Wednesday, May 9, 2012

Summer Learning Loss: Part 3

Summer Learning Loss: The Problem and Some Solutions


By: Harris Cooper (2003)
Research on summer learning loss

Three remedies for summer learning loss

Three approaches to preventing summer learning loss are offered most often: extending the school year, providing summer school, and modifying the school calendar.

Extended School Year. Most of the arguments offered in support of an extended school year invoke international comparisons showing that the number of days American students spend in school lags behind most other industrialized nations. For example, the NCETL (1993) reported that most students in the United States spend between 175 and 180 days in school each year, while students in Japan spend 240 days in school.

Arguments against extending the school year generally question whether more time in school automatically translates into more time on task. For example, the National Education Association (1987) questioned whether additional time in school might simply lead to additional fatigue for students. Many argue that unless additional time is accompanied by changes in teaching strategy and curricula, the added time may be frittered away (Karweit, 1985). Related to this argument is the notion that adding, for example, 5 or 6 days to a school year represents only a 3% increase in school time. Hazleton and colleagues (1992), based on work by Karweit (1984), suggested that 35 extra days would be needed to produce a noticeable change in student achievement. Thus, given other options for spending education dollars, opponents ask whether money might not more effectively be spent on improving the quality of instruction or reducing class size.

Summer School. Summer learning loss also can be used to argue for increasing students' access to summer school. A research synthesis reported by Cooper et al. (2000) used both meta-analytic and narrative procedures to integrate the results of 93 evaluations of summer school. Results revealed that summer programs focusing on remedial, accelerated, or enriched learning had a positive impact on the knowledge and skills of participants. Although all students benefited from summer school, students from middle-class homes showed larger positive effects than students from disadvantaged homes. Remedial programs had larger effects when the program was relatively small and when instruction was individualized. As would be expected from the summer learning loss literature, remedial programs may have more positive effects on math than on reading. Requiring parent involvement also appeared related to more effective programs. Students at all grade levels benefited from remedial summer school, but students in the earliest grades and in secondary school may benefit most.
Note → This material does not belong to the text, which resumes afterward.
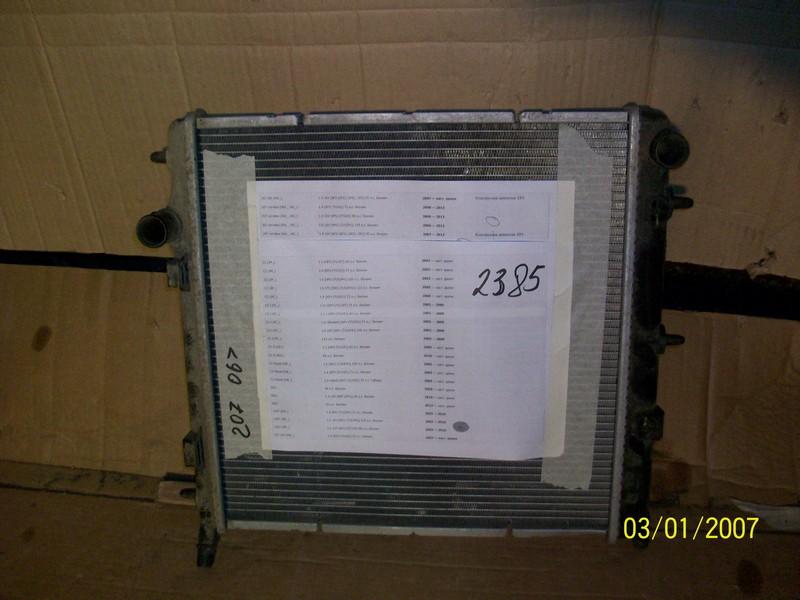 Радиатор охлаждения двигателя Peugeot 1007 (2005-2010)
Modified Calendars. Finally, summer learning loss also could be used to argue for modifying the school calendar to do away with the long summer break. Many proponents of school calendar change call for modified arrangements in which children might or might not attend school for more days, but the long summer vacation is replaced by shorter cycles of attendance breaks.

A meta-analysis by Cooper et al. (in press) focused on studies of school districts that modified their calendars but did not increase the length of their school year. The most important finding of the synthesis was that the quality of evidence available on modified school calendars made it difficult to draw any reliable conclusions. Moreover, the evidence from the meta-analysis revealed ambiguous results. First, 62% of 58 districts reported that students in the modified calendar program outperformed students in the traditional calendar program. Second, the effect for 39 school districts favored modified calendars, but the size of the impact, though significant, was quite small. There was stronger evidence that (1) modified calendar programs do improve achievement for economically disadvantaged or poor-achieving students; (2) programs implemented more recently may be showing improved results; and (3) the students, parents, and staffs who participate in modified calendar programs are overwhelmingly positive about the experience. There are also specific actions that policy makers can take to improve community acceptance of modified calendars, such as involving the community in planning the program and providing high-quality intersession activities.